[[ EXCERPT PROVIDED open ]]

In the kitchen at Mount Nittany United Methodist Church, a group of volunteers were slaving over a traditional Thanksgiving meal. Nearly 400 pounds of turkey meat had been cooked and cleaved to the bone the day before, paving the way for the several cartons of mashed potato mix and large cans of corn that were currently laying claim to any and all available counter space.
The loud clinks and clanks that accompany any quality meal in the making were dulled by a rendition of “I’ll Be Home for Christmas” that played softly in the background. It was slightly anachronistic, sure, but it helped that the familiar yuletide jingle was streaming from a nearby iPad, as if to reassure guests that even if they hadn’t arrived in time for the right holiday, they were at least in the right decade.
Speaking of said guests, their impending arrival had inspired a whirlwind of activity in the kitchen, a culinary choreography that wouldn’t have looked out of place in a takeout restaurant at the peak of the evening rush. Pots of mashed potatoes were being poured into serving dishes, while gravy was ladled into small Styrofoam cups with plastic lids, packaged with other containers of food in large brown paper shopping bags.
Out in the banquet hall — or gymnasium with folding tables — the theme was decidedly “fall.” Faux leaves sat on table cloths with artificial gourds and pumpkins, fortifying Thanksgiving against the holly jolly kitchen.
It’s just about family, friends and community getting together and eating food.
Kathy Moore, volunteer
Wendy Franklin, banquet coordinator, halted the work and asked all of the volunteers to come together in the center of the hall. It was like a pregame huddle, lighter on battle cries but heavier on prayer.

[[ EXCERPT PROVIDED closed ]]
[[ DATA EXTRACT open ]]

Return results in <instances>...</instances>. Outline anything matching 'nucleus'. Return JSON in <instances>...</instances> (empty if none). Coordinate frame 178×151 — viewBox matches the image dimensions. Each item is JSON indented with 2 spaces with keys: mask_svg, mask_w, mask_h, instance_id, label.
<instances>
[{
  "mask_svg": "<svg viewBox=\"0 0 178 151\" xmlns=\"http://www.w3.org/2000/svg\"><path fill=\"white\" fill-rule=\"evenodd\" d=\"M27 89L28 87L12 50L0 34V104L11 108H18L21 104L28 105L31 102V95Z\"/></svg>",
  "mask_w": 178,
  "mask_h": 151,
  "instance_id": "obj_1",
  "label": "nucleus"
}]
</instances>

[[ DATA EXTRACT closed ]]

Proceed with the article about the Thanksgiving meal at Mount Nittany United Methodist Church, picking up right after its final sentence.

Before the group disassembled into their various formations, Franklin reaffirmed one important rule; if any of their guests offered to pay for the meal that they were about to receive, they were to be politely — but firmly — rebuffed.
For nearly a decade, Mount Nittany United Methodist Church has provided a free Thanksgiving dinner to any and all in the community who wish to partake.
All of the food is donated by parishioners and cooked by volunteers from both inside and outside of the church.
“It’s just about family, friends and community getting together — and eating food,” Kathy Moore, a volunteer, said.
Moore and her husband typically celebrate Thanksgiving with relatives in Massachusetts, but this year the impending arrival of their seventh grandchild kept them closer to home.
In honor of the holiday — and their 38th wedding anniversary — the pair decided to spend the day volunteering.
“We thought what better way to celebrate Thanksgiving,” Moore said.
Within an hour of emailing Franklin, Moore received a reply back welcoming them to the team.
She was stationed near the banquet hall’s entry way, tasked with keeping a running headcount of the diners winding their way towards the buffet line. It had been a little more than 30 minutes since the doors had opened and Moore’s tally was already up in the 60s.
Next year she and her husband are hoping to transition to food prep, a more glamorous position second only to the gentleman who had the good fortune to be tasked with pushing a giant cart full of pies around the room.
By all accounts, they were good pies.
Rebecca Berg tried a piece of each — pumpkin and cherry — and both met with her satisfaction.
“This church is known for its dinners,” Berg said.
Berg is a member of Mount Nittany United Methodist, but her health prevented her from whipping up anything more than a monetary donation, so that others could benefit from the same good fortune she was enjoying.
Her family was unable to get together for the holiday and Berg said that the community dinner is helpful “when you live alone and you don’t necessarily want to eat by yourself.”
It’s time they’re spending away from part of their families to do something for people like us who are also spending time away from their families.
Frank Cianfrani, paramedic
The church’s hospitality extended far beyond the dining hall.
Earlier in the evening, volunteers Glenn Mullbergar and Sean Rockey loaded bags of warm food into a green pickup truck that they would drive to nearly 50 different locations throughout the course of the evening.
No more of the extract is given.